# Audiobooks Business Case TensorFlow

### Problem

You are given data from an Audiobook App. Logically, it relates to the audio versions of books ONLY. Each customer in the database has made a purchase at least once, that's why he/she is in the database. We want to create a machine learning algorithm based on our available data that can predict if a customer will buy again from the Audiobook company.

The main idea is that if a customer has a low probability of coming back, there is no reason to spend any money on advertising to him/her. If we can focus our efforts SOLELY on customers that are likely to convert again, we can make great savings. Moreover, this model can identify the most important metrics for a customer to come back again. Identifying new customers creates value and growth opportunities.

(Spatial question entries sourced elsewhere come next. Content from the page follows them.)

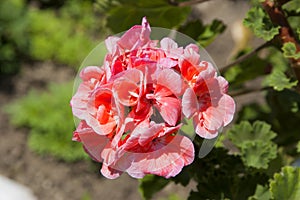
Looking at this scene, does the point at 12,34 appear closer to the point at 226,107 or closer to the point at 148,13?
the point at 148,13

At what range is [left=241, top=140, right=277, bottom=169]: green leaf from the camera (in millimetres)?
1240

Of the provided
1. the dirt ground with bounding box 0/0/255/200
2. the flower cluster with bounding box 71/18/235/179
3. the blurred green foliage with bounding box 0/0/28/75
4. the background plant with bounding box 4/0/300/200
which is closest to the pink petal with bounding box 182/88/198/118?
the flower cluster with bounding box 71/18/235/179

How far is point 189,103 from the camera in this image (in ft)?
3.01

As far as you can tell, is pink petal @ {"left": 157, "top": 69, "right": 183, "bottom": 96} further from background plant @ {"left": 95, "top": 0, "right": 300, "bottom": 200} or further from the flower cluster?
background plant @ {"left": 95, "top": 0, "right": 300, "bottom": 200}

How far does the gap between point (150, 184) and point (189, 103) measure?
1.58 feet

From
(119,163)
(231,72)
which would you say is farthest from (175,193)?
(119,163)

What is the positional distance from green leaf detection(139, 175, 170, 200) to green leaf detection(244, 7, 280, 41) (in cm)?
37

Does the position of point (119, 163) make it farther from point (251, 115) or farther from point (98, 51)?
point (251, 115)

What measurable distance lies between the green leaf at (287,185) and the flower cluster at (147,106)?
0.20m

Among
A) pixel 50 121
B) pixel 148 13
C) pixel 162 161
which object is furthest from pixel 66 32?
pixel 162 161

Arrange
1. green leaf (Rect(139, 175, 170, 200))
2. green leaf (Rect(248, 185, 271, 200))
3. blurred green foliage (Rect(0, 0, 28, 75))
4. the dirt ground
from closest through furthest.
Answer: green leaf (Rect(248, 185, 271, 200)) < green leaf (Rect(139, 175, 170, 200)) < the dirt ground < blurred green foliage (Rect(0, 0, 28, 75))

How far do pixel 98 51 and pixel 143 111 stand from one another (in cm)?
36

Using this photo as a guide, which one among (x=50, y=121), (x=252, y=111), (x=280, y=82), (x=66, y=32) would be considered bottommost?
(x=50, y=121)

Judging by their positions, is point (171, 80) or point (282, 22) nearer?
point (171, 80)
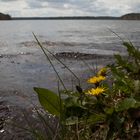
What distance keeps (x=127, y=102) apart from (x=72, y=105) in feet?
1.68

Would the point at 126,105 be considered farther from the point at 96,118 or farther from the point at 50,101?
the point at 50,101

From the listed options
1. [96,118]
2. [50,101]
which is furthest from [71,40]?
[96,118]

You have a .csv summarizing the data. There are several variables: Customer ID, ), Book length overall (sum of the minute length of all purchases), Book length avg (average length in minutes of all purchases), Price paid_overall (sum of all purchases) ,Price Paid avg (average of all purchases), Review (a Boolean variable whether the customer left a review), Review out of 10 (if the customer left a review, his/her review out of 10, Total minutes listened, Completion (from 0 to 1), Support requests (number of support requests; everything from forgotten password to assistance for using the App), and Last visited minus purchase date (in days).

These are the inputs (excluding customer ID, as it is completely arbitrary. It's more like a name, than a number).

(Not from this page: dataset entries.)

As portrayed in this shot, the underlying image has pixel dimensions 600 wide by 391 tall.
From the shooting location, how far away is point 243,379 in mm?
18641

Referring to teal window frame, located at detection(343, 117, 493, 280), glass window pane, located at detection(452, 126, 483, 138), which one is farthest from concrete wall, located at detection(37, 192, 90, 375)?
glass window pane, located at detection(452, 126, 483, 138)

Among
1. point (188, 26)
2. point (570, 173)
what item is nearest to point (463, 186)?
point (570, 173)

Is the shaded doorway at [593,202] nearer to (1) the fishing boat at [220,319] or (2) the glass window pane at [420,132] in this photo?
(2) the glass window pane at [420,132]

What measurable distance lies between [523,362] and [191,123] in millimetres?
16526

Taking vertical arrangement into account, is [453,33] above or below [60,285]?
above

The targets are a Boolean variable (0 or 1). We are taking a period of 2 years in our inputs, and the next 6 months as targets. So, in fact, we are predicting if: based on the last 2 years of activity and engagement, a customer will convert in the next 6 months. 6 months sounds like a reasonable time. If they don't convert after 6 months, chances are they've gone to a competitor or didn't like the Audiobook way of digesting information. 

The task is simple: create a machine learning algorithm, which is able to predict if a customer will buy again. 

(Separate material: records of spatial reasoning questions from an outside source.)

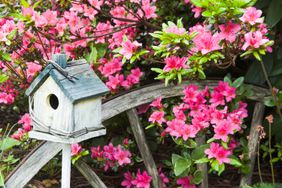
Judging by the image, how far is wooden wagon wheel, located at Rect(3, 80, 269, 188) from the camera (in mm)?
2447

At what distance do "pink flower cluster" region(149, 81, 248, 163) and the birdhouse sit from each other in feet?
1.24

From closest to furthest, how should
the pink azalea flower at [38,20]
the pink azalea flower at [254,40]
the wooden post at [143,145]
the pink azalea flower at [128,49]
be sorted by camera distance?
the pink azalea flower at [254,40] → the pink azalea flower at [128,49] → the pink azalea flower at [38,20] → the wooden post at [143,145]

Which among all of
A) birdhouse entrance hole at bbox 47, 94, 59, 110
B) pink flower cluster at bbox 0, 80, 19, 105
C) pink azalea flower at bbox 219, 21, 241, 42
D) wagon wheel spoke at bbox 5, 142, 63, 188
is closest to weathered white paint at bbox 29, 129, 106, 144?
birdhouse entrance hole at bbox 47, 94, 59, 110

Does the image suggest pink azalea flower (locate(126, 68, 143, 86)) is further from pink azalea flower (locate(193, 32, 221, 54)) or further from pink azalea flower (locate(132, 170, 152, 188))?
pink azalea flower (locate(193, 32, 221, 54))

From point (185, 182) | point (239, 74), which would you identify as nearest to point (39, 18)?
point (185, 182)

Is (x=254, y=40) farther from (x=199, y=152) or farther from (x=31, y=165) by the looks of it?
(x=31, y=165)

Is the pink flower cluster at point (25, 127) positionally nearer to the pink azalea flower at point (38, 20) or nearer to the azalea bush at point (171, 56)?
the azalea bush at point (171, 56)

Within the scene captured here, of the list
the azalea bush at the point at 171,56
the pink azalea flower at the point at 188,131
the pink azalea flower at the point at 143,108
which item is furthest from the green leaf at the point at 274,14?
the pink azalea flower at the point at 143,108

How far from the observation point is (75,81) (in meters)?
2.07

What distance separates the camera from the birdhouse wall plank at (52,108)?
80.0 inches

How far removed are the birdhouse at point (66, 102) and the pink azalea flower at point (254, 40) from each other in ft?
1.98

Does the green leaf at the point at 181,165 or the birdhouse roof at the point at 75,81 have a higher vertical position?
the birdhouse roof at the point at 75,81

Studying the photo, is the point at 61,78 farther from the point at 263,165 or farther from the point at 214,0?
the point at 263,165

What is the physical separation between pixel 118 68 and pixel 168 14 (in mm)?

This is a classification problem with two classes: won't buy and will buy, represented by 0s and 1s. 

## Preprocess the data. Balance the dataset. Create 3 datasets: training, validation, and test. Save the newly created sets in a tensor friendly format (e.g. *.npz)

Since we are dealing with real life data, we will need to preprocess it a bit. This is the relevant code, which is not that hard, but is crucial to creating a good model.

If you want to know how to do that, go through the code with comments. In any case, this should do the trick for most datasets organized in this way: many inputs, and then 1 cell containing the targets (supersized learning datasets). Keep in mind that a specific problem may require additional preprocessing.

Note that we have removed the header row, which contains the names of the categories. We simply want the data.

### Extract the data from the csv

In [1]:
import numpy as np
from sklearn import preprocessing
# Use the SKLEARN capabilities for standardizing the inputs, 10% gain for this problem
raw_csv_data = np.loadtxt('Audiobooks_data.csv', delimiter = ',')
# First column is arbitrary customer id - leave out
# Last column is the targets
unscaled_inputs_all = raw_csv_data[:,1:-1]
targets_all = raw_csv_data[:,-1]

### Balance the Dataset

In [2]:
# Count the number of targets that are 1
# We will keep the same number of 0's as 1's, delete the rest
# If we sum all the targets we will get the number of targets that are ones
num_one_targets = int(np.sum(targets_all))
zero_targets_counter = 0
indices_to_remove = []

for i in range(targets_all.shape[0]):
    # The shape of targets_all on axis = 0; the length of the vector
    if targets_all[i] == 0:
        zero_targets_counter += 1
        if zero_targets_counter > num_one_targets:
            # if the target at position i is 0, and the number of zeros is greater than the number of 1's
            # take note of that in the index
            indices_to_remove.append(i)
            # if the target position of i is 0, and the number of zeros is greater than the number of 1's, 
            # the datapoints will be removed.
unscaled_inputs_equal_priors = np.delete(unscaled_inputs_all, indices_to_remove, axis = 0)
# np.delete(array, object to delete, axis) is a method that deletes an object along the axis
targets_equal_priors = np.delete(targets_all, indices_to_remove, axis = 0 )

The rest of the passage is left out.